Somewhere around the time the manager of the team was changing for the third or fourth time this season, it became more about survival and less about leaning into the team’s identity.

A team that is striving for survival, even one as talented and together as this group, is going to attain survival at best. They might get themselves to .500 or a couple of games above. What made it all work better in the early part of the season was that, even though we were talking about them surviving the time without Tatis, this team was aiming much higher than that. They believed they were capable of more than just surviving.

X avatar for @JimRussellSD
Jim Russell@JimRussellSD
Bob Brenly shaking right now #Padres
11:27 PM · Jun 29, 2022

69 Reposts · 828 Likes

Part 3: Hit this (yesterday-???)

I know, I know. It was against the Diamondbacks, who stink.

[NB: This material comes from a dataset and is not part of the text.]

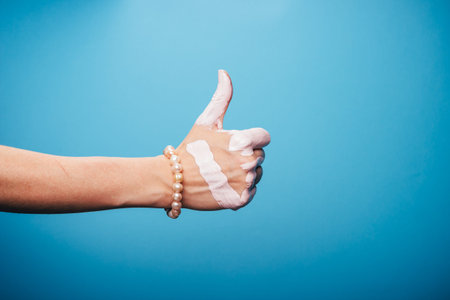 one woman hand, Caucasian painted white hand skin, blue background, jewelery bracelet, thumbs up gesturingの写真素材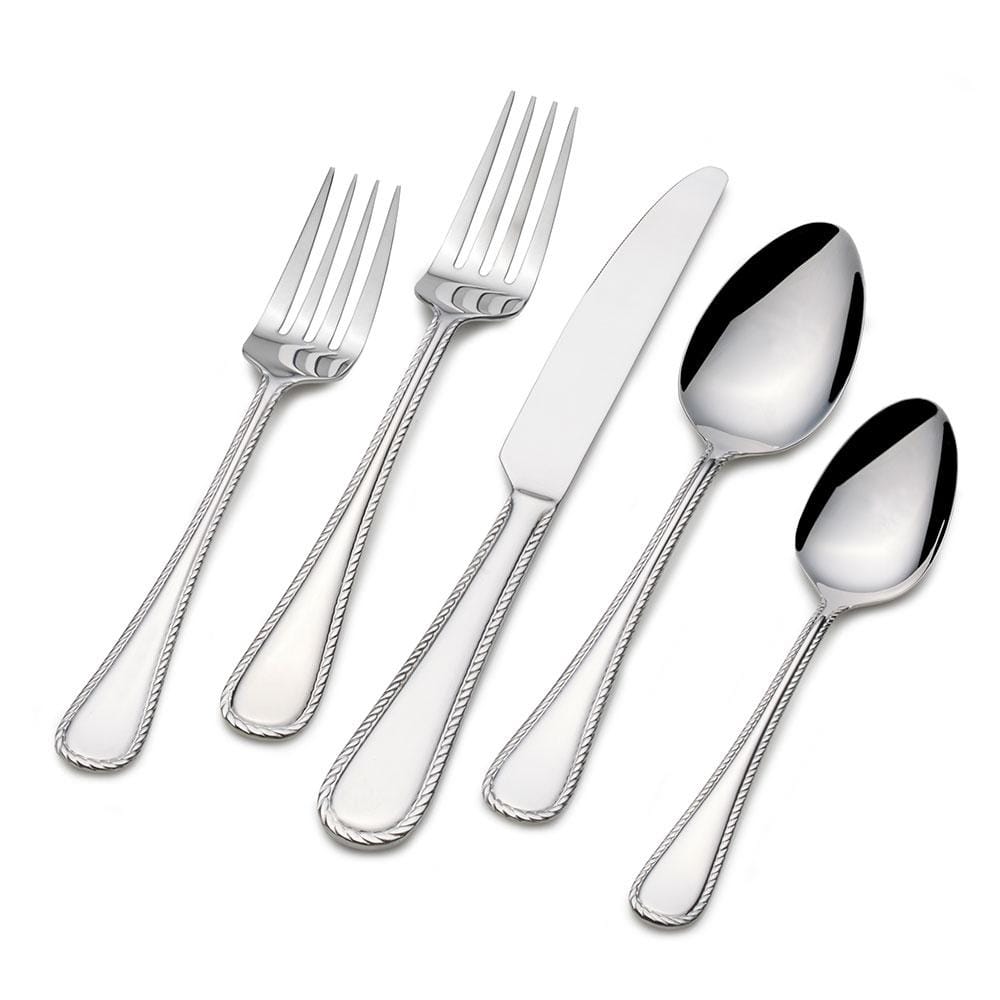 Set of flatware for 8 people arranged on a dinner table, ready for a dinner party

But it really felt like the team accidentally stumbled back into their identity yesterday.

They went into the game with low expectations for Mike Clevinger, who has been something of a roller coaster ride during a roller coaster season. All he did was throw 6 scoreless innings of 1 hit/1 walk ball with 6 strikeouts, all on 86 pitches.

Then, since the bullpen was tired after tripping over its own feet the night before, Nick Martinez came in to throw 3 more scoreless innings and secure the win (earning him his 2nd save of the season). I’ll say this now before I forget to, I will be absolutely furious if the Padres trade Nick Martinez in the next month. The guy has been anything/everything the team has asked him to be.

But it was a reminder, as the team heads to Dodger Stadium to take on the Los Angeles Goliaths, that they can do more than survive. They have a strength that they can, and should, lean on.

Who cares if everyone thinks they need more offense. They’ll worry about that later, once they see Machado and Tatis swinging a bat in the cage. Right now, pitching and defense gives them the best chance to leave each game with a victory. This is the way.